Como la memoria es frágil habrá que recordar los veranos en Mallorca de la real familia, los festejos con la corte estival, además de todas las competiciones náuticas y los paseos con el yate de turno, como fue el Fortuna, valorado entonces en 21 millones de euros, y regalado por los empresarios mallorquines, en una campaña filantrópica organizada por Jaume Matas, aquel presidente de las Islas que acabó en prisión. Todos los yates de Juan Carlos han sido bautizados como Fortuna, si bien este último le dejó regusto amargo, pues hubo de renunciar al mismo en 2013, tras el escándalo Urdangarín, y lo hizo con una orquestada campaña de publicidad burlesca, mediante la cual hicieron creer al pueblo español que el rey se lo regalaba a Patrimonio Nacional, es decir, a todos los españoles. Patrimonio Nacional es el organismo que gestiona los reales sitios, y paga todos los gastos de la familia del Rey, y, su organigrama y personal están al servicio de la Corona, por lo que aquello fue como hacerse un regalo a sí mismo, tal y como se hace con obsequios como los vehículos de alta gama, y que reciben de regalo en cuanto aparece un nuevo modelo.

Lo de Mallorca y las regatas había empezado en vida del tirano, allá por el año 1973, con el capricho de la entonces princesa Sofia, que pidió que les regalasen el palacio de Marivent, a pesar de saber que era una donación al pueblo mallorquín, realizada por la viuda del pintor Juan de Saridakis, y que se había hecho mediante contrato, con la entrega del edificio y el contenido que había dentro (unos 1.300 cuadros, 2.000 libros y más de 100 piezas de mobiliario) a la Diputación Provincial de Baleares, pero con la condición de que fuera un museo abierto y de que, excepcionalmente, pudiera ser utilizado para jefes de estado extranjeros". En ese contrato de cesión se llegó a especificar que "si la residencia de Marivent no se destinaba al uso deseado por el fallecido pintor y su esposa durante un período superior a seis meses, el palacio debía ser devuelto a su donante o a sus herederos”. Tras muchos años de pleitos, los herederos del pintor consiguieron en 1986 que les entregasen los cuadros y los libros. Este es una más de las apropiaciones realizadas por los Borbones actuales, como también lo fue, presuntamente, la del legado del Duque de Hernani, una fabulosa pinacoteca, mediante la simple operación de nombrar duquesa de Hernani a una de sus hermanas, tras la muerte sin testamento del propietario.

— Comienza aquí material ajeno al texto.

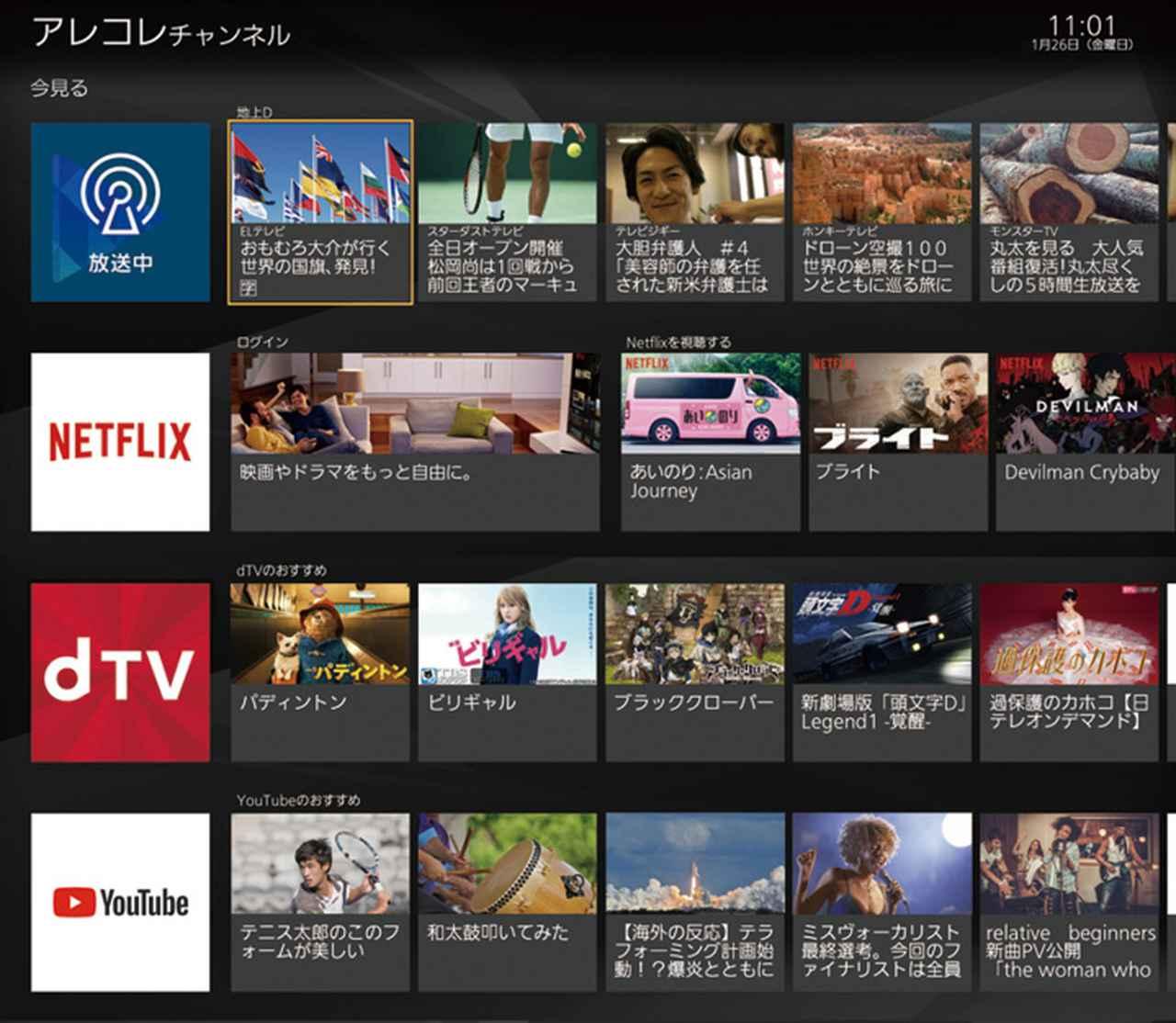 画像: 放送番組から録画番組、ネット動画まで一覧表示し、見たい番組を探し出せるアレコレチャンネルが便利。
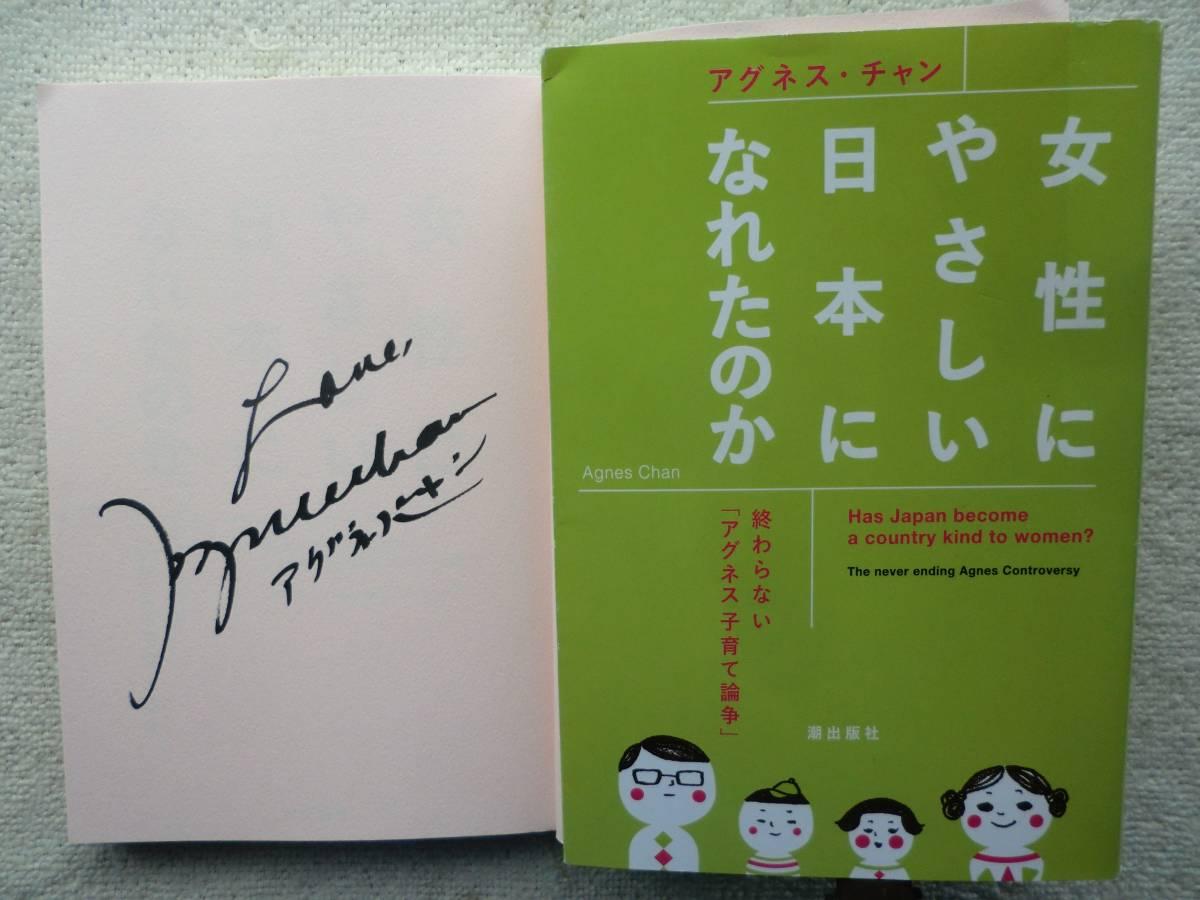 アグネス・チャン●女性にやさしい日本になれたのか 直筆サイン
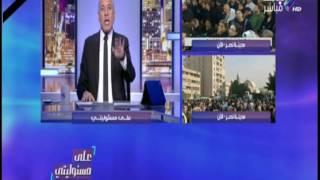 بعد الاعتداء عليهم.. أحمد موسى يطالب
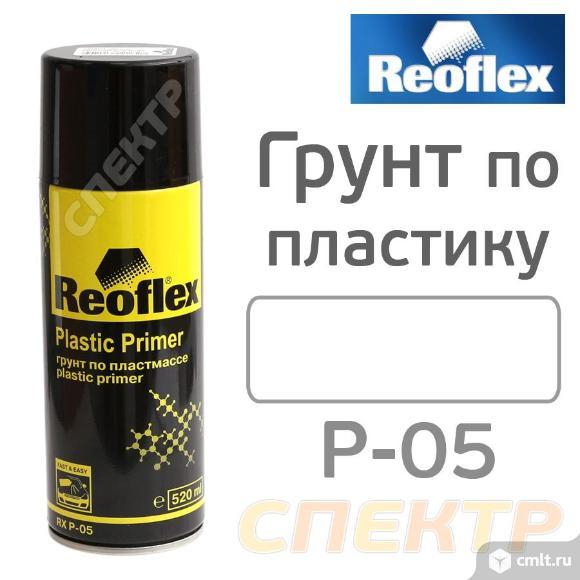 Грунт-спрей по пластику REOFLEX прозрачный (520мл). Фото 1.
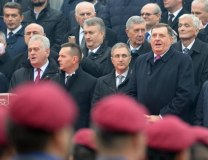 The ceremony in Banja Luka on Tuesday (Tanjug)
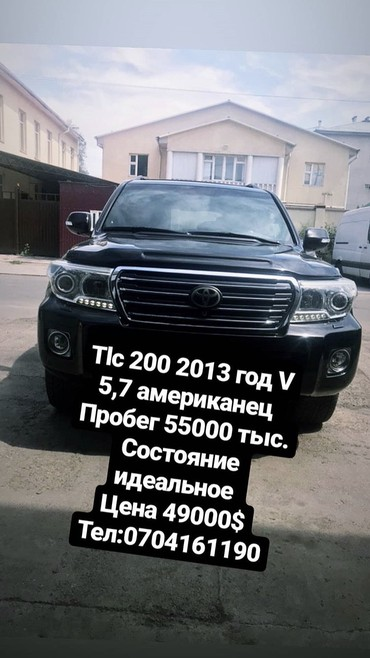 Toyota Land Cruiser 2013 в Бишкек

Se podría decir que la caza está en la genética de los Borbones, desde que llegaron a estos lares, y, cuando Francisco de Goya tuvo que hacer un cuadro a Carlos III, le hizo posar con escopeta. También tienen muy interiorizada la afición por los deportes de mar, como las regatas, y, como no, los yates, que también han dado de sí lo suyo, tal y como tenemos comentado. Otro día hablaremos de otra afición de los Borbones, ésta más reciente, la de la nieve, vale decir el esquí, con consecuencias trágicas en algún caso, pero que siempre nos trae a la memoria otra referencia inevitable para esta familia, la de Suiza, sus montañas nevadas y sus bancos, pero por hoy ya hay suficiente lectura.